Instructions for Documentation and Examples

  • Examples should demonstrate realistic voice AI workflows
  • Favor examples that are minimal but idiomatic
  • Use names that reflect voice-agent concepts
  • Ensure examples match the current public API
  • Avoid pseudo-code in user-facing docs when real code is practical

Decision Rules

If there is a conflict, follow this priority order:

  1. Correctness and safety in real-time behavior
  2. Public API stability
  3. Consistency with existing repository patterns
  4. Simplicity and readability
  5. Performance optimization

When in doubt:

  • Choose the simpler design
  • Choose the more explicit API
  • Choose the more testable implementation
  • Choose the option that is friendlier to open-source contributors

Cursor Cloud specific instructions

Services overview

OpenRTC is a single Python package (src/openrtc/) with no runtime services required for development. Normal uv sync installs the real livekit-agents wheel, so tests run against the actual SDK. A fallback shim in tests/conftest.py only applies when livekit.agents cannot be imported. No LiveKit server, API keys, or external providers are needed to run the test suite.

Common dev commands

Python: requires-python is 3.11+ (see pyproject.toml); 3.10 is not supported.

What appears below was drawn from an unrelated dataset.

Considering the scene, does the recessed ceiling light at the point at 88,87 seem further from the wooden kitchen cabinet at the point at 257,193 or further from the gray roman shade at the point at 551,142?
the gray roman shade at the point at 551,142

All commands are documented in CONTRIBUTING.md. Quick reference:

  • Install deps: uv sync --group dev
  • Tests: uv run pytest (self-contained; no LiveKit server required)
  • Lint: uv run ruff check .
  • Format check: uv run ruff format --check .
  • Type check: uv run mypy src/ (must pass clean; also runs in .github/workflows/lint.yml)
  • CLI demo: uv run openrtc list ./examples/agents --default-stt "deepgram/nova-3:multi" --default-llm "openai/gpt-4.1-mini" --default-tts "cartesia/sonic-3" (same as --agents-dir ./examples/agents)

Non-obvious notes

  • The tests/conftest.py shim targets the livekit-agents pin in pyproject.toml (~1.4.x today) and only implements APIs OpenRTC uses. When upgrading LiveKit or adding new livekit.agents usage, extend the shim or confirm tests pass with the real SDK (uv sync + uv run pytest). If imports behave oddly, check whether the shim path is active vs. the real package.
  • Version is derived from git tags via hatch-vcs. In a dev checkout the version will be something like 0.0.9.dev0+g<hash>.
  • mypy is enforced in CI alongside Ruff; run uv run mypy src/ before pushing type-sensitive changes.
  • Running openrtc start or openrtc dev requires a running LiveKit server and provider API keys. For development validation, use openrtc list which exercises discovery and routing without network dependencies. The optional sidecar metrics TUI (openrtc tui, requires openrtc[tui] / dev deps) tails ./openrtc-metrics.jsonl by default (same path as --metrics-jsonl on the worker; override with --watch).
  • pytest-cov is in the dev dependency group; CI uses --cov-fail-under=80; run uv run pytest --cov=openrtc --cov-report=xml --cov-fail-under=80 to match.